▸ **GOAL 1**
Copy the part of the passage on justice from "But the answer" up to and including "an internal dialogue.".

Justice – as no one in Measure for Measure learns – starts off with the self, as not just an ethical principle, but a poetic one. ‘Just’ as in balanced, where the different voices of the self make peace with one another. The harmony allows for discord; we are human after all. But they manage to stay together.
For the the Talmud, justice is beautiful: the verse ‘Justice, justice’ commands: find a beit din yafe, a ‘beautiful’ court of justice.
Justice to be just must be beautiful. Just here as in ‘just, right,’ ‘balanced,’ beautiful.
The poetic balance, the beauty, offered by a justice system that works, should be paralleled in the human psyche.
The just person maintains a balance between her ideals and what they demand, and her creative energies and what they demand. We are often punished by our puritanical ideals, or overwhelmed by the sources of the deep within. The ‘just’ leader avoids the psychic ping-pong that many play their entire lives.
But the answer is not moderation – where both are compromised – but poetic justice, balance.
Freud talked about the conversation between superego and id. The ego survives as beautiful, in that healthy balance, provided that the superego does not repress the id, and that the id does not overwhelm the superego. ‘Keep the conversation going’ begins as a demand for an internal dialogue.
As the Hebrew word tirdof implies that the pursuit is relentless, conducted with the zeal of a murderous stalker – the rodef, the same root – in pursuit of his prey. The verse commands: Energies of vengeance are to be channeled – for Justice.
Justice, as the 13th century commentator, Rabbenu Bachye explains, begins with consciousness of one’s own words and actions. As another of Shakespeare’s heroines says to one of the playwright’s many male narcissists: ‘if you saw yourself with your eyes or knew yourself with your judgment.’ Justice begins with self-knowledge.
Someone who balances their thoughts and words, and tells their story beautifully – justly – will also act in a just and beautiful way. As the poet John Milton writes, ‘a good man is like a good book.’
We are sometimes blessed with teachers or leaders who embody this balance.

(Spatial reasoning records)

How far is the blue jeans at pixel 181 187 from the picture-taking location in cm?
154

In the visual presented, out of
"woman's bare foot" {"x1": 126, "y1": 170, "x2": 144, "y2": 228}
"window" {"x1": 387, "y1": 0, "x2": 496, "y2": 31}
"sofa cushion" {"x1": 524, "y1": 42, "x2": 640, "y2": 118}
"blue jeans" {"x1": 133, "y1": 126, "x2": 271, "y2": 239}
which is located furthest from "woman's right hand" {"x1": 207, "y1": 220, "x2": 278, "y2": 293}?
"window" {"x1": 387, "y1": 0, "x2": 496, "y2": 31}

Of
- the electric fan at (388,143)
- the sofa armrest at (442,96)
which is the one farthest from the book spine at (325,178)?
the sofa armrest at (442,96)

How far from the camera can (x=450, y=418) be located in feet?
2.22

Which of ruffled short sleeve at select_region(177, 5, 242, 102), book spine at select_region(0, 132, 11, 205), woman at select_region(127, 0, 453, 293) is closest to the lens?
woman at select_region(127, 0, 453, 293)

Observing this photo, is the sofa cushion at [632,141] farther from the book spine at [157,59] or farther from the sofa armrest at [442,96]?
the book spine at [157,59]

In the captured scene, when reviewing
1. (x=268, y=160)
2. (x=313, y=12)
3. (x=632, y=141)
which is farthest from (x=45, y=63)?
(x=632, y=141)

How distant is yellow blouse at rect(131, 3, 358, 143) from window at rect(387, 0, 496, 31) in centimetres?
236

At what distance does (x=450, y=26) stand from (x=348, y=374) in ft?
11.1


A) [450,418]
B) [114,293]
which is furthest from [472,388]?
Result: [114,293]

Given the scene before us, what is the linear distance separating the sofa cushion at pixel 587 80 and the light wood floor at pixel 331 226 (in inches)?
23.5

▸ **GOAL 2**
Rewrite the entries from the line with "Given the scene" up to and including the last line of the entries, replacing "linear distance" with "straight-line distance" and leaving everything else unchanged.

▸ **TASK RESPONSE 1**
But the answer is not moderation – where both are compromised – but poetic justice, balance.
Freud talked about the conversation between superego and id. The ego survives as beautiful, in that healthy balance, provided that the superego does not repress the id, and that the id does not overwhelm the superego. ‘Keep the conversation going’ begins as a demand for an internal dialogue.

▸ **TASK RESPONSE 2**
Given the scene before us, what is the straight-line distance separating the sofa cushion at pixel 587 80 and the light wood floor at pixel 331 226 (in inches)?
23.5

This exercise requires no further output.